### Task objective:
Decide whether each statement below agrees with the text on the cartoonist R.K. Laxman, answering yes or no and quoting the words from the text that settle it.
1. Laxman moved to the Times of India in 1948.
2. Thomas Samuel graduated from a school in Mumbai.
3. Laxman's cartoons were translated into Hindi.

### Text segment:
· · · ·

For many of Laxman’s generation and beyond, his cartooning was unmistakably of a Mumbaikar (then Bombay, India’s financial capital). He was often contrasted with the cartoonists of the political capital, Delhi— Abu Abraham and Shankar: “… the difference between Delhi and Bombay is the difference between Abu Abraham and R.K. Laxman,” quipped the renowned satirist and columnist of the hugely popular column, “Round and About” Busy Bee (1986). His columns often made a dig at Laxman and his friend, the cartoonist-politician Bal Thackeray.
For author Khushwant Singh, Laxman (1921-2015), personified Bombay, just as its landmark, the Gateway of India. Built in 1924, Mumbai’s spectacular monument can no longer claim to be the gateway to India. Laxman’s cartoons can.
Laxman came to Mumbai from Mysore, Karnataka. His arrival in 1947 gave young Laxman a tremendous opportunity—the responsibility to caricature the Partition’s long, harrowing violence. In 1948, when he moved to the Mumbai-based mainstream newspaper, the Times of India, it was to mark a six-decade association that would lead observers to puzzle: Did Laxman make the Times of India or did the Times of India make Laxman?
Through his cartoons published in various editions of the Times of India, Laxman reached newspaper readers beyond Mumbai. His cartoons were also translated in Hindi.
But just as Laxman’s common man character seemed perfectly at ease in Delhi, Mumbai, Bangalore and possibly Lahore and Dhaka, his creator too struck a chord with all experiencing the pangs of a modern city, awry developmental agendas and the red tape of bureaucracy.
“You Said It”— The one-column cartoon format became all the rage among readers in India.
Laxman’s peer, the Delhi-based cartoonist, Thomas Samuel, graduate of Lahore’s Mayo School of Industrial Arts (now National College of Arts) and creator of “Babuji,” titled his autobiography, Never a Dull Moment. But Laxman found Delhi dull.
Although Laxman’s “You Said It” pocket cartoon series and his common man character caught the public imagination, more credit, than has been accorded, is due to Samuel and “Babuji.”
“Babuji” inaugurated the concept of the common man—an office clerk, and his travails in India’s pocket cartoon-world. Bibiji was pictured too. Samuel spent time living in a clerk’s home to observe the humdrum he was to caricature.

· · · ·

[Dataset entries]
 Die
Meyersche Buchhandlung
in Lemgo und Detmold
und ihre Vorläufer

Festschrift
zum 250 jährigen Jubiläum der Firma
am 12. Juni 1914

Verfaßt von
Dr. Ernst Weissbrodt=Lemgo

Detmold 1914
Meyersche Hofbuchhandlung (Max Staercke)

· · · ·

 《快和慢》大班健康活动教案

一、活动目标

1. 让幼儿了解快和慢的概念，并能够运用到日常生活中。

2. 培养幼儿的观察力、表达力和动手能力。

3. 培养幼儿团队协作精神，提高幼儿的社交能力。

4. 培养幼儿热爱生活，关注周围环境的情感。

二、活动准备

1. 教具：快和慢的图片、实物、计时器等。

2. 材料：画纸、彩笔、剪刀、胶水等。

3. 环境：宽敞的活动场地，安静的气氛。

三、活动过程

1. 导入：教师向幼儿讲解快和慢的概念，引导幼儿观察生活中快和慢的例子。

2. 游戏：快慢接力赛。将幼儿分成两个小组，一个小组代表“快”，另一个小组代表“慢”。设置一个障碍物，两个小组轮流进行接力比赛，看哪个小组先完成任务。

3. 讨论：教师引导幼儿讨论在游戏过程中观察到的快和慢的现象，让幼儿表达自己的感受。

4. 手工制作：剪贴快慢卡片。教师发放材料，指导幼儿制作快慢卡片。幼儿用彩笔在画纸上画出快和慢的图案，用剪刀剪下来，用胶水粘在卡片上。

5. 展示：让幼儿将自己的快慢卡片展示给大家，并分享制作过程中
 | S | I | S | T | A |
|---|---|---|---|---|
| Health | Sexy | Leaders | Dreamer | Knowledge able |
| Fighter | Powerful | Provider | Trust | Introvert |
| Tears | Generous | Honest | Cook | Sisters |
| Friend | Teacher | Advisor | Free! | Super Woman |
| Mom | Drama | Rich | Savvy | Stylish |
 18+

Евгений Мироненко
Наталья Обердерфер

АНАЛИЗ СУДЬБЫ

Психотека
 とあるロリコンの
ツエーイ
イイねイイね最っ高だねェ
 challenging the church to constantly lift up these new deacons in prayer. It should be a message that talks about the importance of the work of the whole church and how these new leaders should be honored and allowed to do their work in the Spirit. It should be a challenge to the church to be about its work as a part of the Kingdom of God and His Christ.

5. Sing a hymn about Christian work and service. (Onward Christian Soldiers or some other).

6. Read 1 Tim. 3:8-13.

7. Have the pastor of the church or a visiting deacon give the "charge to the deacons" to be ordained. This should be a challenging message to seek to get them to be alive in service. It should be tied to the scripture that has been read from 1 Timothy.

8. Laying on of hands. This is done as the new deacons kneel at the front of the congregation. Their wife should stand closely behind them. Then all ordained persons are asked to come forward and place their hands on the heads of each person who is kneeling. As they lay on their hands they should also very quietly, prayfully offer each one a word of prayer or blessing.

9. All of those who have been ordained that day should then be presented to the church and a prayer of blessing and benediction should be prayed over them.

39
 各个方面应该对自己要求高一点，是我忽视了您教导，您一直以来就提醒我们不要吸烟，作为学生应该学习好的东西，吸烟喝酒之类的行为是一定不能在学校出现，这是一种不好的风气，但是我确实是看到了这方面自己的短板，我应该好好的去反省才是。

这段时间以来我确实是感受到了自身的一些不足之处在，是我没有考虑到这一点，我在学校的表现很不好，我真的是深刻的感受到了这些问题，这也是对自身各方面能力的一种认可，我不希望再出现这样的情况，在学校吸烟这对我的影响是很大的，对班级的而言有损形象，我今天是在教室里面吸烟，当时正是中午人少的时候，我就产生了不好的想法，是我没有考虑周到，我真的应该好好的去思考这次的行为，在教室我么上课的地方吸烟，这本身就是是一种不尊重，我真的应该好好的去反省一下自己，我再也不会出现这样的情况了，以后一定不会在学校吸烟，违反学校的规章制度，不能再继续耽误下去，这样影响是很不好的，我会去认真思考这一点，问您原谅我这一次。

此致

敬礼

· · · ·

### Exercise response:
1. Yes: "In 1948, when he moved to the Mumbai-based mainstream newspaper, the Times of India"
2. No: "graduate of Lahore’s Mayo School of Industrial Arts (now National College of Arts)"
3. Yes: "His cartoons were also translated in Hindi."